附记5.根据附记4所述的实体多音字消歧方法,其中,所述候选属性的所述表示发音的概率是所述候选属性的属性值为发音的次数与所述候选属性在所述LOD的数据集中的出现总次数的比值。Supplementary Note 5. The method for disambiguating entity polyphonic characters according to Supplementary Note 4, wherein the probability that the said candidate attribute represents pronunciation is the number of times the attribute value of said candidate attribute is pronounced and said candidate attribute is in the The ratio of the total number of occurrences in the data set for the LOD described above.

附记6.根据附记3所述的实体多音字消歧方法,其中,所述至少一个发音提取模板是通过以下方式生成的:Supplementary Note 6. The method for disambiguating entity polyphonic characters according to Supplementary Note 3, wherein the at least one pronunciation extraction template is generated in the following manner:

对于所述LOD的数据集中的包括所述至少一个第一预定属性中的任意第一预定属性的每个实体,根据该实体的所述任意第一预定属性的属性值确定该实体的发音;For each entity in the data set of the LOD that includes any of the at least one first predetermined attribute, determining the pronunciation of the entity based on an attribute value of the entity's any first predetermined attribute;

确定该发音在该实体的包含发音的其他属性的属性值中的出现位置的规律性;以及determining the regularity of occurrences of the utterance in attribute values of other attributes of the entity that contain utterances; and

根据所述LOD的数据集中的包括所述至少一个第一预定属性中的任意第一预定属性的所有实体来自动生成所述至少一个发音提取模板。The at least one pronunciation extraction template is automatically generated according to all entities in the data set of the LOD that include any first predetermined attribute of the at least one first predetermined attribute.
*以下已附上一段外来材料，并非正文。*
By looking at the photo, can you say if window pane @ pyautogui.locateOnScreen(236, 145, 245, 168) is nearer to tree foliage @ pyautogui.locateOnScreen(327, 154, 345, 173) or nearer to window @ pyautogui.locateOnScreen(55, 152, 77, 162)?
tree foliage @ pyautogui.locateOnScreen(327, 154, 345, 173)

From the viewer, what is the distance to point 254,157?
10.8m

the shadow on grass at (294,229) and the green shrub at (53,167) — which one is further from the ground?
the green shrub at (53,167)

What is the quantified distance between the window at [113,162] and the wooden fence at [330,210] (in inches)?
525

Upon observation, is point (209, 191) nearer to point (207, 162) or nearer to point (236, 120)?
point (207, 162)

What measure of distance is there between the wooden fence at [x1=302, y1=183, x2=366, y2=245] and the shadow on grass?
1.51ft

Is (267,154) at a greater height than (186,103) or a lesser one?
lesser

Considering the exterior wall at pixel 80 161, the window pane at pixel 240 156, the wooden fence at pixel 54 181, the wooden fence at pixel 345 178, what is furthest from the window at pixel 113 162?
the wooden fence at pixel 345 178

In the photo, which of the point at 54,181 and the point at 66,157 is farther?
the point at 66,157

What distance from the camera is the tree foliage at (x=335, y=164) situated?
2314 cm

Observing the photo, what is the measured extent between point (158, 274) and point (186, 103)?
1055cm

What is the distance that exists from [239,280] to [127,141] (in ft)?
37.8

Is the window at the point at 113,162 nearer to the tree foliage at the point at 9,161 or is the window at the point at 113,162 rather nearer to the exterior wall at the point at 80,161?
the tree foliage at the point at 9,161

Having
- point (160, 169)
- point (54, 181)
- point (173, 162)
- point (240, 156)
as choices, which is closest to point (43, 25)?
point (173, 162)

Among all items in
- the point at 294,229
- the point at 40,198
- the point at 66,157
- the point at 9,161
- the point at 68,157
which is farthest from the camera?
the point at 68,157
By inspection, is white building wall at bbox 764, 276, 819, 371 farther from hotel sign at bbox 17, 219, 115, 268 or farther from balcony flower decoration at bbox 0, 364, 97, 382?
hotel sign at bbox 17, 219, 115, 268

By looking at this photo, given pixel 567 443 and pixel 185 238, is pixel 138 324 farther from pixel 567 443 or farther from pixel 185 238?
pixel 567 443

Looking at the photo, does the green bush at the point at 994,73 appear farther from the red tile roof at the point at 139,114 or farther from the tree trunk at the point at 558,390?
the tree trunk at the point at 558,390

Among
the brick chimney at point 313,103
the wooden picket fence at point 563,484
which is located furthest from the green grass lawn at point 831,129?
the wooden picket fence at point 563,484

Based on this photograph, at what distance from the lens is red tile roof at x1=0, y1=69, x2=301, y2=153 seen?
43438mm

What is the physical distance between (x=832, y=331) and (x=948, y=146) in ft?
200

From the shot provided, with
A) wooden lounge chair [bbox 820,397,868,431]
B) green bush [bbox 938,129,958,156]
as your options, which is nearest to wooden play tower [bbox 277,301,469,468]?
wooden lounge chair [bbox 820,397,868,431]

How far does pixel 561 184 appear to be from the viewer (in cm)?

附记7.根据附记3所述的实体多音字消歧方法,其中,所述至少一个第一预定属性的属性值和所述至少一个第二预定属性的属性值是字符串类型的属性值。Supplementary Note 7. The method for disambiguation of entity polyphonic characters according to Supplementary Note 3, wherein the attribute value of the at least one first predetermined attribute and the attribute value of the at least one second predetermined attribute are attribute values of the character string type .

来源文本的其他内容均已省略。